効果は絶大で5回は足を回さなければ行けない距離がたったの一歩で行けてしまう。
「炎獄」
「最っ高!」
行手を阻むように燃える火柱を俺は軽々、鉄棒でも回るように一回転して飛び越える。
ヴェルフリートはあんぐりと口を開いて驚くがそれも一瞬、すぐに着地狩りに切り替えたようで立派な爪を振るう。
それを空中で体を捻り回す事で無理やり回避する。
「雷貫、雷貫、炎獄、炎獄、雷貫」
「慌てるにはちょっとばかし遅かったんじゃねえかァ!?」
単発では通用しないと悟ったのか、ヴェルフリートはとにかく技を繰り出す昨日のスタイルに移行した。

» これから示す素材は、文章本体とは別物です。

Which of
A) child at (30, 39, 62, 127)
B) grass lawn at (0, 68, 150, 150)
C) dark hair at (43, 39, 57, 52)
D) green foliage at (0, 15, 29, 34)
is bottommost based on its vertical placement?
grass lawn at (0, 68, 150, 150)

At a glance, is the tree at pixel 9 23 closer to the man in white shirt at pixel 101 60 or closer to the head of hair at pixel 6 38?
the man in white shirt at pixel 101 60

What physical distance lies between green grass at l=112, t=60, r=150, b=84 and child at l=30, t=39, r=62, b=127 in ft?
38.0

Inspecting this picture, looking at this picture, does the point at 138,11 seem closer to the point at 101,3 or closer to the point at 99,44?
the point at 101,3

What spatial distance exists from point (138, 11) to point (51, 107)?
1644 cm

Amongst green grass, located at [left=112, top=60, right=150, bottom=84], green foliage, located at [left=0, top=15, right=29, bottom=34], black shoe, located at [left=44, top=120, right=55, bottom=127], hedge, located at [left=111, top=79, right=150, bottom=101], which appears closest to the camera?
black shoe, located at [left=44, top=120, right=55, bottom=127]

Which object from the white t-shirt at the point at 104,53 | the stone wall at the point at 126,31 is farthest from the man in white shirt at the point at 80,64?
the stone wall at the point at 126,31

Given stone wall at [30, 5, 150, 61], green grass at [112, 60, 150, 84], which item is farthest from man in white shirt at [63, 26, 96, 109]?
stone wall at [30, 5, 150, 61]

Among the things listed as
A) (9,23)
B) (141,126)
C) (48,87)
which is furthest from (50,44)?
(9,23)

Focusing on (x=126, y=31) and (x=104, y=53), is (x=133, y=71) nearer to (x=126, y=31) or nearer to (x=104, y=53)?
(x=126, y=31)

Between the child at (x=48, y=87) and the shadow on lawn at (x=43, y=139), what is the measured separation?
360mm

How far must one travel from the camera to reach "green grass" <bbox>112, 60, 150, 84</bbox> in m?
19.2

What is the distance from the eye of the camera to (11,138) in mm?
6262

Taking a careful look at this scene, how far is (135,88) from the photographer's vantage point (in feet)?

昨日よりも苛烈さを増した連撃も対処法を覚えれば簡単。
炎獄は安全が確保出来ている前方に抜ける事で避け、雷貫は俺の心臓目掛けて飛んでくることさえ覚えていれば上体を大きく逸らすだけでも避けれたりする。
むしろ1番やばいのは間に挟まれる名前のない通常攻撃。
無言で行われる攻撃の割には発生が早く、上段からの振り下ろし、足を狙った下段の横薙ぎと2パターンあって対処が異なるため非常に厄介、その上読み間違えれば1発アウト。
もはやそれを必殺技と言ってほしいところだ。
「雷貫」
ここまで来れば雷貫はボーナス行動、突進を闘牛の要領で躱しバックステップで追従、脇腹に1発蹴りを入れる。
初めて反撃に成功するが……
「かったぁ!?」
鉄でも蹴ったのかと疑うほどヴェルフリートは硬かった。
もふもふの毛の奥には鋼鉄の肉体が隠されていたらしい。
これと殴り合い?流石に勝てるイメージが湧かないな。
ここは当初の目標、盛大にモフって一矢報いる方向にシフトだ。